En este fragmento de la novela se resalta la irrealidad del acto asesino. El personaje fantasea con la posibilidad de asesinar, además, recuerda haber asesinado. Por otro lado, comprueba que en esta ocasión no lo ha hecho, además fantasea con la sensación de haber olvidado y fantasea las convincentes explicaciones que daría para demostrar que no hubiera asesinado cuando lo hubiera hecho realmente. 
El confuso juego de realidad-ficción al que nos lleva el personaje se adereza con la sensación de frialdad o normalidad con la que Tom vive el asesinato. No hay rastro del pretendido tabú; sólo el peligro claro de ser descubierto. 
Un elemento aún más importante: "sin que él pudiera hacer nada para interrumpirlo". El asesinato hubiera sido en ese momento el recurso desesperado (tanto como lógico) de una secuencia de hechos que no puede controlar. Tampoco puede controlar su propia fantasía y emotividad (ahora podría delatarle), cuando su primer asesinato, el de Dickie, sí que fue impulsado por su emotividad. Llegado el momento, ¿qué detendría al asesino que sabe a ciencia cierta que puede salirse con la suya?¿El tabú nos controla acaso sin que podamos evitarlo? Si fuera así, ¿de dónde viene?, porque tabú no es instinto ni es exactamente razón. El tabú es una fantasía social o cultural que da al acto su carácter reprobable, criminal, prohibido, imposible.
Y lo más terrible -hoy me parece de este áspero asunto- ¿dónde situar al sujeto de la decisión? El que asesina cuando la lógica de los hechos se impone, ¿qué margen no le debe a la determinación de los hechos? El que se reprime tan sólo por la eficacia del tabú, ¿qué margen no le debe a la determinación del tabú?

    Con un gesto brusco, se volvió sobre un costado, y apoyó los dos pies en el sofá, sudando y temblando, preguntándose qué le estaba pasando, qué le había pasado; si al día siguiente, al ver a míster Greenleaf, empezaría a soltar una serie de incoherencias sobre Marge cayéndose en el canal y él gritando para pedir ayuda, luego tirándose al agua sin poder encontrarla. Aunque Marge estuviera allí con ellos, temía perder el control de sí mismo y delatarse como un maníaco.
- - -
→ **Objetivo del ejercicio**:
Determine si cada afirmación concuerda con el fragmento seleccionado y responda sí o no, citando textualmente las palabras decisivas: 1. Tom vive el asesinato con frialdad o normalidad. 2. El primer asesinato, el de Dickie, no fue impulsado por la emotividad. 3. El tabú se define como un instinto.

→ **Registros**:
- - -
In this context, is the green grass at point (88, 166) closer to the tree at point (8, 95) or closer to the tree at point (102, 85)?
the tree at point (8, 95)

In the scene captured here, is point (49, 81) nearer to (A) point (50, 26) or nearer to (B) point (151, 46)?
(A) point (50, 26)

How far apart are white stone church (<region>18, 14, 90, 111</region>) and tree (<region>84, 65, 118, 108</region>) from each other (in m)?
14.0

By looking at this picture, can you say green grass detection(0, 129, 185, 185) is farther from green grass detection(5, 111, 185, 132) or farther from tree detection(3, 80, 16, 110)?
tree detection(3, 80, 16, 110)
- - -
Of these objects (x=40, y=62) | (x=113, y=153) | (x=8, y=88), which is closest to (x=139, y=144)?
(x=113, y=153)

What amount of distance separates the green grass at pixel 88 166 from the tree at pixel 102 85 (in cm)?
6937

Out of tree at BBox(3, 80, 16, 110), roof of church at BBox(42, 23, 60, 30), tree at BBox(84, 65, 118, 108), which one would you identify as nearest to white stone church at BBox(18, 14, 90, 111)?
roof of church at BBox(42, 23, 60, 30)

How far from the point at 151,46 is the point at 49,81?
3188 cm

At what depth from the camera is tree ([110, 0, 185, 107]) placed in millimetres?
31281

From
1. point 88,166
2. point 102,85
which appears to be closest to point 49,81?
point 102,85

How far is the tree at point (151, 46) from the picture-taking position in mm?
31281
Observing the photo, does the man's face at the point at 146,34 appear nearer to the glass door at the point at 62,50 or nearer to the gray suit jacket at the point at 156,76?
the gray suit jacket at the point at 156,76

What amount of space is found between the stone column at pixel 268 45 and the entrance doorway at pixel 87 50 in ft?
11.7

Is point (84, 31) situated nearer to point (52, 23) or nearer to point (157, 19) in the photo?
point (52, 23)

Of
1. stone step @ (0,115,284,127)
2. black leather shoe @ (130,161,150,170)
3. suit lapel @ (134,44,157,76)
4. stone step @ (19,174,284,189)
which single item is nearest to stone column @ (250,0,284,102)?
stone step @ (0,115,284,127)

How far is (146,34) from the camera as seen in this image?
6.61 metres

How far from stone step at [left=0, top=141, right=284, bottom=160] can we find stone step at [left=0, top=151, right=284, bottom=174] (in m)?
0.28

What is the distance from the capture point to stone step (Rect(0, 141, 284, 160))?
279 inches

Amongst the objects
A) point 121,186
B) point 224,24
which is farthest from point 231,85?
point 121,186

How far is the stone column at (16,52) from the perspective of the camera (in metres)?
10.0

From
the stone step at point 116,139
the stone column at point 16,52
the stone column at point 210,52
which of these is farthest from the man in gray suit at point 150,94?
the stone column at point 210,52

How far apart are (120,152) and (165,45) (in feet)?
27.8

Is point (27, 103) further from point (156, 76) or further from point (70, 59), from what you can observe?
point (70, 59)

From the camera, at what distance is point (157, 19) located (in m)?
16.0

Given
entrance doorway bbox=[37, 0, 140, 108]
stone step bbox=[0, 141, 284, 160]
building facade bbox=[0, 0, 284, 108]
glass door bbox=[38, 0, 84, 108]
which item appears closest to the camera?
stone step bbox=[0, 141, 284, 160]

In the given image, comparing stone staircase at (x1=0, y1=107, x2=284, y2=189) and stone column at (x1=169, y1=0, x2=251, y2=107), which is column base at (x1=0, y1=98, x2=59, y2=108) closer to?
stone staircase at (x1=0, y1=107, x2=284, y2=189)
- - -
→ **Resultado**:
1. Sí: «la sensación de frialdad o normalidad con la que Tom vive el asesinato».
2. No: «su primer asesinato, el de Dickie, sí que fue impulsado por su emotividad».
3. No: «tabú no es instinto ni es exactamente razón».